Write out each of the rows below word for word, without the pictures.

- [RECORDS FOR THIS EXERCISE]:
::::
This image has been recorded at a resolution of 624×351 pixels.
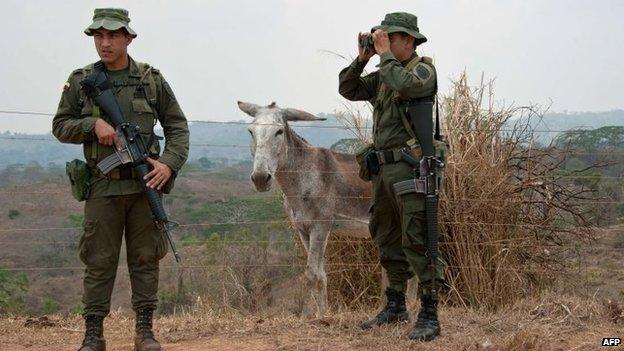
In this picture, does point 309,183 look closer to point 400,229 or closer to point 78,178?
point 400,229

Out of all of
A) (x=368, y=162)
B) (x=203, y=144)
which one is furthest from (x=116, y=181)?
(x=203, y=144)

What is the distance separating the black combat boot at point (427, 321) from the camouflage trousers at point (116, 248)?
1.87 meters

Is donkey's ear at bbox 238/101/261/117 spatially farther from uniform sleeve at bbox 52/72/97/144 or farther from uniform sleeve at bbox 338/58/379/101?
uniform sleeve at bbox 52/72/97/144

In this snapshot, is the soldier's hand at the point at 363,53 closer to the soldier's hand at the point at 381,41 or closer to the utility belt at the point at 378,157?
the soldier's hand at the point at 381,41

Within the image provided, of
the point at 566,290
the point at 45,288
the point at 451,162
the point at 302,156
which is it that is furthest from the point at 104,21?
the point at 45,288

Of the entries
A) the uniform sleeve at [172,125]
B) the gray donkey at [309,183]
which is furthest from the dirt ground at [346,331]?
the uniform sleeve at [172,125]

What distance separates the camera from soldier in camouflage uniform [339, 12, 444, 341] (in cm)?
::::
- [ANSWER TO THE TASK]:
This image has been recorded at a resolution of 624×351 pixels.
In this picture, does point 309,183 look closer to point 400,229 or closer to point 78,178?
point 400,229

Out of all of
A) (x=368, y=162)
B) (x=203, y=144)
which one is furthest from (x=116, y=181)?
(x=203, y=144)

What is the distance separating the black combat boot at point (427, 321) from the camouflage trousers at point (116, 248)?
1.87 meters

Is donkey's ear at bbox 238/101/261/117 spatially farther from uniform sleeve at bbox 52/72/97/144 or farther from uniform sleeve at bbox 338/58/379/101?
uniform sleeve at bbox 52/72/97/144

In this snapshot, is the soldier's hand at the point at 363,53 closer to the soldier's hand at the point at 381,41 or closer to the utility belt at the point at 378,157?
the soldier's hand at the point at 381,41

Within the image provided, of
the point at 566,290
the point at 45,288
the point at 451,162
the point at 302,156
which is it that is furthest from the point at 104,21?
the point at 45,288

Of the entries
A) the uniform sleeve at [172,125]
B) the gray donkey at [309,183]
which is furthest from the dirt ground at [346,331]?
the uniform sleeve at [172,125]

What distance separates the camera from soldier in camouflage uniform [339, 12, 444, 341] (in cm)?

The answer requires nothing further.